• EXERCISE PROMPT: Copy the listing below word for word, starting at the line that contains "Is point (364, 212)" and ending at the line that contains "1.86 metres", with both of those lines included.

--------

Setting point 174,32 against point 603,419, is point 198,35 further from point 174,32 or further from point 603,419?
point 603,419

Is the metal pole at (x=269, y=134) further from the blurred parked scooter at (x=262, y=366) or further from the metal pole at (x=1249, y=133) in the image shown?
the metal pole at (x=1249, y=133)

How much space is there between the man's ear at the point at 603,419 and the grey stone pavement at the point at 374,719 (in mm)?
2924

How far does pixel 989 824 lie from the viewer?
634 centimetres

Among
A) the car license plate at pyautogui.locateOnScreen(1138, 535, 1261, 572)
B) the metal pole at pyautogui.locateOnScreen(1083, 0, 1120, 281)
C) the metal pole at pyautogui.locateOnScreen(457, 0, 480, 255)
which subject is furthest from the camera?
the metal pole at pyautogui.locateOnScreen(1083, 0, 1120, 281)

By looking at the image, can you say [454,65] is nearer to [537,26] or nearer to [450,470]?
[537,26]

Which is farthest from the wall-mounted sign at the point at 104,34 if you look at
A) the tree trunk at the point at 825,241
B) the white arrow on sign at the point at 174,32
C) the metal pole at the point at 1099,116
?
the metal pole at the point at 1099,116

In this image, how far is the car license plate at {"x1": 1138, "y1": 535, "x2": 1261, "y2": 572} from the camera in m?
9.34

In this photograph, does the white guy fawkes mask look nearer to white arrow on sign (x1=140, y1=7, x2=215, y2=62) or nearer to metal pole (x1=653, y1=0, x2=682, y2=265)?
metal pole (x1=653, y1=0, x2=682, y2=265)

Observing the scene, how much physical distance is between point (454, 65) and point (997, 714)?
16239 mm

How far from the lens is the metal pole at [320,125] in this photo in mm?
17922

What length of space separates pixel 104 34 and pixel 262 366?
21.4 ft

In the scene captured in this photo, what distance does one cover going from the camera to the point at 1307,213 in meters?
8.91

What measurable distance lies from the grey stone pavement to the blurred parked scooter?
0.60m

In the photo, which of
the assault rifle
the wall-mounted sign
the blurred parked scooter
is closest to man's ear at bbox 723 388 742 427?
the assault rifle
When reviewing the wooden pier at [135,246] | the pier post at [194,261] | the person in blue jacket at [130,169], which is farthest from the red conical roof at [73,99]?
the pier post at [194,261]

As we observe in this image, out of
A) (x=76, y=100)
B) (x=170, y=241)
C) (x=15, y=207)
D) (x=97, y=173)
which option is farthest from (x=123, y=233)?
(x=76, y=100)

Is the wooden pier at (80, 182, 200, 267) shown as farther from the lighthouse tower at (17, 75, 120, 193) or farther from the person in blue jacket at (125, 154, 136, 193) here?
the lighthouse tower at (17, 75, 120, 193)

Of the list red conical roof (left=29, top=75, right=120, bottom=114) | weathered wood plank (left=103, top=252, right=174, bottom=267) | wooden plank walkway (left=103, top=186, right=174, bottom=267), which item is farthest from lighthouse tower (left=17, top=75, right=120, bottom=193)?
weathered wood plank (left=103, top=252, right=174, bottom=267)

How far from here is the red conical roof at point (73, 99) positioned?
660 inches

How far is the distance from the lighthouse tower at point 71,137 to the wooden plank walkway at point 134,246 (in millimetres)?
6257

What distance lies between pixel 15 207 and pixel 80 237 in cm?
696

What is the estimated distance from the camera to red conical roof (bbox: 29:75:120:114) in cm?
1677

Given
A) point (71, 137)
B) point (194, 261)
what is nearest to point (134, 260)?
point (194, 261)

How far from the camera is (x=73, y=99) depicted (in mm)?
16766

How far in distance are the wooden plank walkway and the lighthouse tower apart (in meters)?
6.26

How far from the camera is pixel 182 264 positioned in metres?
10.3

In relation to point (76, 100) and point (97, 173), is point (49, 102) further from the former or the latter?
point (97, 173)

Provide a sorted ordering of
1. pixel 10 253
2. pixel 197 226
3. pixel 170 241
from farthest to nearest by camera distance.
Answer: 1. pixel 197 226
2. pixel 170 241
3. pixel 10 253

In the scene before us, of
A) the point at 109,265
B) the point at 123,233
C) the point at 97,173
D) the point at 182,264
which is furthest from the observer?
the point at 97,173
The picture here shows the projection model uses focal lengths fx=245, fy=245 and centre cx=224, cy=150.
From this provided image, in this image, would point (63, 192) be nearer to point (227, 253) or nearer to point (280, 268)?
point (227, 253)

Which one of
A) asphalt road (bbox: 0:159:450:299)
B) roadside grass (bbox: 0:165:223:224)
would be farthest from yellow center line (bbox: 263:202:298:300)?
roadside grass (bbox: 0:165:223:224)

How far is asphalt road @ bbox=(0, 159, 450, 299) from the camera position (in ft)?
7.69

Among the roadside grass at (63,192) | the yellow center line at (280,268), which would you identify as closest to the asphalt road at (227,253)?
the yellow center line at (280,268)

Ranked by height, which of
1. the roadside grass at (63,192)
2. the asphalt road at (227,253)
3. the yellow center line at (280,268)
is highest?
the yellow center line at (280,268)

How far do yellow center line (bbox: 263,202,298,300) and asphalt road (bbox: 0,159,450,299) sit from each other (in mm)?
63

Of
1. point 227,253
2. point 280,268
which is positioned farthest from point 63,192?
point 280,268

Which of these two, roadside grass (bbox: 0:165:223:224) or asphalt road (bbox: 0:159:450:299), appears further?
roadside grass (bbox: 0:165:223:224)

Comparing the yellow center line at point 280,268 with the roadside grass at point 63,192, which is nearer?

--------

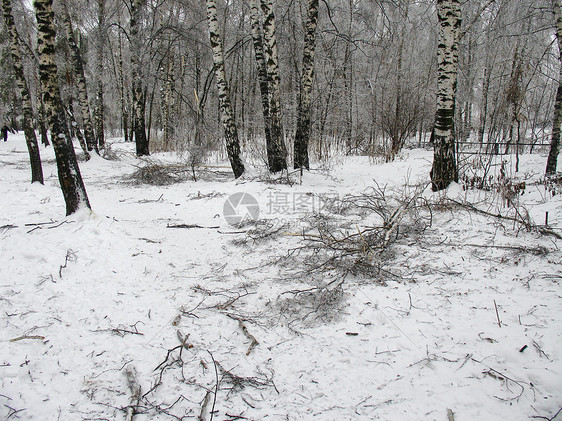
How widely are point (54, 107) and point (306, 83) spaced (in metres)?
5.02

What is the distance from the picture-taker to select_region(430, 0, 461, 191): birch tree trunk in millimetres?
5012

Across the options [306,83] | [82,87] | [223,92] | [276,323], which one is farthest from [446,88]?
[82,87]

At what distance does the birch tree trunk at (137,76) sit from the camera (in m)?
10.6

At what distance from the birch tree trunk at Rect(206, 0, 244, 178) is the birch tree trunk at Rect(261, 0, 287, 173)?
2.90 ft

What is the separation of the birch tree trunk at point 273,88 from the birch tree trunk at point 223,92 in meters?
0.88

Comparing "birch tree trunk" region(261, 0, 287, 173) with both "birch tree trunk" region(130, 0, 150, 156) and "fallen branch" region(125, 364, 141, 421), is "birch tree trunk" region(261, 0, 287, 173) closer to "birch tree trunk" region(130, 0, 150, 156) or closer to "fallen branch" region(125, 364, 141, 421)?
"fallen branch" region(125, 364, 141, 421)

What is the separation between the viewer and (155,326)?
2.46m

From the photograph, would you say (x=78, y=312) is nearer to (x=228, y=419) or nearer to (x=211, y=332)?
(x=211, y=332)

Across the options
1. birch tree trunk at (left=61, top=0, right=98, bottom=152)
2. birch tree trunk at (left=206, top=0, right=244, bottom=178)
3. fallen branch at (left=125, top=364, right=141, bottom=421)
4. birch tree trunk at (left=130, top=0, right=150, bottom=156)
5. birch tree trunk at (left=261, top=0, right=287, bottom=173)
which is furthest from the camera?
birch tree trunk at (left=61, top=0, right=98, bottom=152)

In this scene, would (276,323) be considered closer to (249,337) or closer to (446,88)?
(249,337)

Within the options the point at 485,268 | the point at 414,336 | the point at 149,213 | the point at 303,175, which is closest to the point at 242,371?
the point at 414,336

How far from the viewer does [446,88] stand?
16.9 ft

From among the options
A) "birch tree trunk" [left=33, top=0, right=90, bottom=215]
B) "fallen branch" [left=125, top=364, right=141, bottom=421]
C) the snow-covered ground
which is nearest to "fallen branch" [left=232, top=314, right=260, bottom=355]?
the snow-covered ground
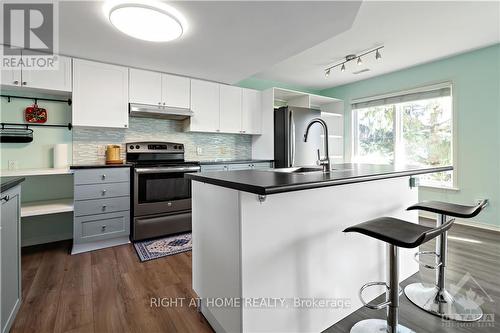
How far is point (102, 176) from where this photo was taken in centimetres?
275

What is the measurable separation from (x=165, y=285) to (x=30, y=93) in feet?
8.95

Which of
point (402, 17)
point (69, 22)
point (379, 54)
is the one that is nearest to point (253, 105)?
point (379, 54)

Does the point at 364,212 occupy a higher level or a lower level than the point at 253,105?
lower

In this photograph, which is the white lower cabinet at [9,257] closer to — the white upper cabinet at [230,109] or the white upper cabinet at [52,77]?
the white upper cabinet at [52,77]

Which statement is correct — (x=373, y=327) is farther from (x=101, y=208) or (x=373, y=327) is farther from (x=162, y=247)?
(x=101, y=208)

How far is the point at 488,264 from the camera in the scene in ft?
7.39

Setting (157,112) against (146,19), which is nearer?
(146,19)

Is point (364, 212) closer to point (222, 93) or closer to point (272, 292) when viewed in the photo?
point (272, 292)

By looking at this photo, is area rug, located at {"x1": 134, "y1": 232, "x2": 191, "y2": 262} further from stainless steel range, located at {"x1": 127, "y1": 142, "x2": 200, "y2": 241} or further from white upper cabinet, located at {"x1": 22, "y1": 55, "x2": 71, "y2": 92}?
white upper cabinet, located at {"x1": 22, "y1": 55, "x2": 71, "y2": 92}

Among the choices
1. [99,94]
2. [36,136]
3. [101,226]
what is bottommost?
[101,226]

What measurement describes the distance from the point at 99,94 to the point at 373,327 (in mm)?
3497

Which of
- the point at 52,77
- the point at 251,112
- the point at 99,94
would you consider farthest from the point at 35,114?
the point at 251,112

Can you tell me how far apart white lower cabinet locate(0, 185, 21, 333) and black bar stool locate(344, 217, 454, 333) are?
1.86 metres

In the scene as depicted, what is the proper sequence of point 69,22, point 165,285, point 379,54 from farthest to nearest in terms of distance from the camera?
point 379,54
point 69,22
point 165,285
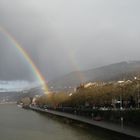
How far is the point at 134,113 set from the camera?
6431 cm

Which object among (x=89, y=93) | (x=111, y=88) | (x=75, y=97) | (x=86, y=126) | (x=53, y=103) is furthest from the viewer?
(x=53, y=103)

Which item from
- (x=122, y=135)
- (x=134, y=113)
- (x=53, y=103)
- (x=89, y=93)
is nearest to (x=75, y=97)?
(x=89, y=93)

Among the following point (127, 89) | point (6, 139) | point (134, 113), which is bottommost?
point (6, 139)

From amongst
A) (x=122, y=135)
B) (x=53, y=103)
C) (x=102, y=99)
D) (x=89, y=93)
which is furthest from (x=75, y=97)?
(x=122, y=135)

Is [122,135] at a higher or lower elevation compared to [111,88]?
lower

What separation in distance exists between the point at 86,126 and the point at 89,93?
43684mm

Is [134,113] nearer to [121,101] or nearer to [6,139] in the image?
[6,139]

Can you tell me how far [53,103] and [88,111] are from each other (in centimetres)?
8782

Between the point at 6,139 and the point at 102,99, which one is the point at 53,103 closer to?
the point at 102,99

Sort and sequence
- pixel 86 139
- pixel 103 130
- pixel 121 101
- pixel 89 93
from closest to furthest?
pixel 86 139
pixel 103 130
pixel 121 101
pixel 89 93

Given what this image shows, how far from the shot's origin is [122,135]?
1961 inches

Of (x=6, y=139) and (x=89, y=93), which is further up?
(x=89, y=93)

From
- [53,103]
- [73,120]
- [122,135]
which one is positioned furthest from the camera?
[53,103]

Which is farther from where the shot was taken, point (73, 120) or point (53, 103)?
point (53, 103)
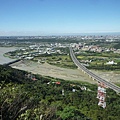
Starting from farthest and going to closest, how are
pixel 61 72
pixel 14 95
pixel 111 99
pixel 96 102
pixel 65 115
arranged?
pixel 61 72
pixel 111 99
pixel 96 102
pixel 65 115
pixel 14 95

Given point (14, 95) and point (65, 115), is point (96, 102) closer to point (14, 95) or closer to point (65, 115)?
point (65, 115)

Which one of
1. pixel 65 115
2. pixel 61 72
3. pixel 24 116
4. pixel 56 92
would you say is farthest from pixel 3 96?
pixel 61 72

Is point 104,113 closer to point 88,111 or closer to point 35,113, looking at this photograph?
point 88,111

--------

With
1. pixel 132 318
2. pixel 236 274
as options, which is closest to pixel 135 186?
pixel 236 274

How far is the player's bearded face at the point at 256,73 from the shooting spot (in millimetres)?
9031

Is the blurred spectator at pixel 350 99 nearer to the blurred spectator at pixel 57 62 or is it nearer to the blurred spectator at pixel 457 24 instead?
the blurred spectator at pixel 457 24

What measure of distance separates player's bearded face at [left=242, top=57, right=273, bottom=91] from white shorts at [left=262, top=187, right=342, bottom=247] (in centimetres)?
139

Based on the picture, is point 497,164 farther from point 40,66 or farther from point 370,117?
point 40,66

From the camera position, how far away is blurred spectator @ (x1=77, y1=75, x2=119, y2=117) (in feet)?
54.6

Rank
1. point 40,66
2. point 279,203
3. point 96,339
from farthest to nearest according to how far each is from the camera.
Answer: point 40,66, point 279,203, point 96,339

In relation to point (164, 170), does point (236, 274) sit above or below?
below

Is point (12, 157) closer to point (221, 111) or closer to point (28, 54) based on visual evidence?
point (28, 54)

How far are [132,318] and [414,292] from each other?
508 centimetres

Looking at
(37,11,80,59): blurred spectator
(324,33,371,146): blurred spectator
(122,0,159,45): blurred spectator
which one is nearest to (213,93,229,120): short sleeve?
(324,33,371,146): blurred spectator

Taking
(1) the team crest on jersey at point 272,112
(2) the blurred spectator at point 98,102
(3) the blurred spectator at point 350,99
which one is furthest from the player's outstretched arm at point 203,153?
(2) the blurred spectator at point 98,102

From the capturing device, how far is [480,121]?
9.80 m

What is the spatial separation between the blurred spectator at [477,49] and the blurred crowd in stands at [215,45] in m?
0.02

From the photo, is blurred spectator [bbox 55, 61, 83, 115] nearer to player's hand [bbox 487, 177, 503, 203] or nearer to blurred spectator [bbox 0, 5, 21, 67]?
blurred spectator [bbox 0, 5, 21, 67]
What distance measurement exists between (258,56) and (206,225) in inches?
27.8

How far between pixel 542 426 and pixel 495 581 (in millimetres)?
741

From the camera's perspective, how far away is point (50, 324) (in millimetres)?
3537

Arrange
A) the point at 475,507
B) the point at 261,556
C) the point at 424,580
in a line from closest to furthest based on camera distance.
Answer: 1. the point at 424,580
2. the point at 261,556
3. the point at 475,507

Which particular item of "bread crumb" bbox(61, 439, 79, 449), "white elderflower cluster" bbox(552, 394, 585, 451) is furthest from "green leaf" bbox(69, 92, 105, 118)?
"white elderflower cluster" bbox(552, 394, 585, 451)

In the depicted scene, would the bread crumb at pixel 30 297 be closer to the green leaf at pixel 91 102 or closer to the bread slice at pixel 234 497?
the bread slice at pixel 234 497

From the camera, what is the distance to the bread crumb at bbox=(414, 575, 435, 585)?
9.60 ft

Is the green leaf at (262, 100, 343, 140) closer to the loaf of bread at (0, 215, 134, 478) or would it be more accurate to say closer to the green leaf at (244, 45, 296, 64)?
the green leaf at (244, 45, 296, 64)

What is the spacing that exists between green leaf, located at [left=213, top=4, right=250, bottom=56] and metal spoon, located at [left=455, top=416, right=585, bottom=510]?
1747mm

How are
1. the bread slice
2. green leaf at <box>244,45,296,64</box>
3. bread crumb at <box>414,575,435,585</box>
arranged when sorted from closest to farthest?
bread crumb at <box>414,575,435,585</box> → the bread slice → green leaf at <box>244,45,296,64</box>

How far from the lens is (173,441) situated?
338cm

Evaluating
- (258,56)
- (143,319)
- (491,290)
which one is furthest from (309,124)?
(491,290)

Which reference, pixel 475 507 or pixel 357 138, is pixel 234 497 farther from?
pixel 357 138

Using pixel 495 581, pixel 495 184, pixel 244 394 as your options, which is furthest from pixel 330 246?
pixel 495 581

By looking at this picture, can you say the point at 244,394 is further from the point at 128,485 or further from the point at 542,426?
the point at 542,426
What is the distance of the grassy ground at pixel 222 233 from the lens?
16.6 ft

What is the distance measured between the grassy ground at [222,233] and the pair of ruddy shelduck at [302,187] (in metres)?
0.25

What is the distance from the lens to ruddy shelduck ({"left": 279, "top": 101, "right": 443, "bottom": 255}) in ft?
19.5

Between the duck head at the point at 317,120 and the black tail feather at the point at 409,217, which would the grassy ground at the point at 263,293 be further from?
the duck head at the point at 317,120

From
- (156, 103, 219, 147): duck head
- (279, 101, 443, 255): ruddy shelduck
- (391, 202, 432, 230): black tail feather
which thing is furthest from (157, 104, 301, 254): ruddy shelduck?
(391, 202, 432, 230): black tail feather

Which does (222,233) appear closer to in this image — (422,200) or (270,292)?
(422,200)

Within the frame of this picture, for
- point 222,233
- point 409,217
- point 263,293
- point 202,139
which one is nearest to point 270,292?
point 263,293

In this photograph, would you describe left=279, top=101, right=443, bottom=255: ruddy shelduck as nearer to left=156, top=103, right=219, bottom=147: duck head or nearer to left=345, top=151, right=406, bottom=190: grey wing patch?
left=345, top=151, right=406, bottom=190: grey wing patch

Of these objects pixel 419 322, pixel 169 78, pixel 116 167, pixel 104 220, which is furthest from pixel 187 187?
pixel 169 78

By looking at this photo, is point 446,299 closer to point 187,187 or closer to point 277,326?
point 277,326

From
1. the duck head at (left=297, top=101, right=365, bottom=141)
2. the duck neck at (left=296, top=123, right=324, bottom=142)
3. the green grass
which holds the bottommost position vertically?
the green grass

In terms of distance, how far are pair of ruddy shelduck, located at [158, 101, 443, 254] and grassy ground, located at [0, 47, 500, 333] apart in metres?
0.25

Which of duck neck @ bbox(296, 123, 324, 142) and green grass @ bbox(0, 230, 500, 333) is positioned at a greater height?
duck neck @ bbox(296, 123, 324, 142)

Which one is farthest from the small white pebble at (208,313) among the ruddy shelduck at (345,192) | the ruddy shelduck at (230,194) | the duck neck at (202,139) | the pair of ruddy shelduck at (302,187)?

--------

• ANSWER BELOW:
Is point (364, 212) closer to point (222, 93) or closer to point (272, 292) when viewed in the photo?
point (272, 292)

By looking at this photo, is area rug, located at {"x1": 134, "y1": 232, "x2": 191, "y2": 262} further from stainless steel range, located at {"x1": 127, "y1": 142, "x2": 200, "y2": 241} or further from white upper cabinet, located at {"x1": 22, "y1": 55, "x2": 71, "y2": 92}?
white upper cabinet, located at {"x1": 22, "y1": 55, "x2": 71, "y2": 92}

Among the choices
1. [99,94]
2. [36,136]
3. [101,226]
what is bottommost?
[101,226]

What measurement describes the distance from the point at 99,94 to the point at 373,327 (in mm)?
3497

Which of
- the point at 52,77
- the point at 251,112
- the point at 99,94
would you consider farthest from the point at 35,114?
the point at 251,112

Can you tell me how far apart white lower cabinet locate(0, 185, 21, 333) and black bar stool locate(344, 217, 454, 333) are?
1.86 metres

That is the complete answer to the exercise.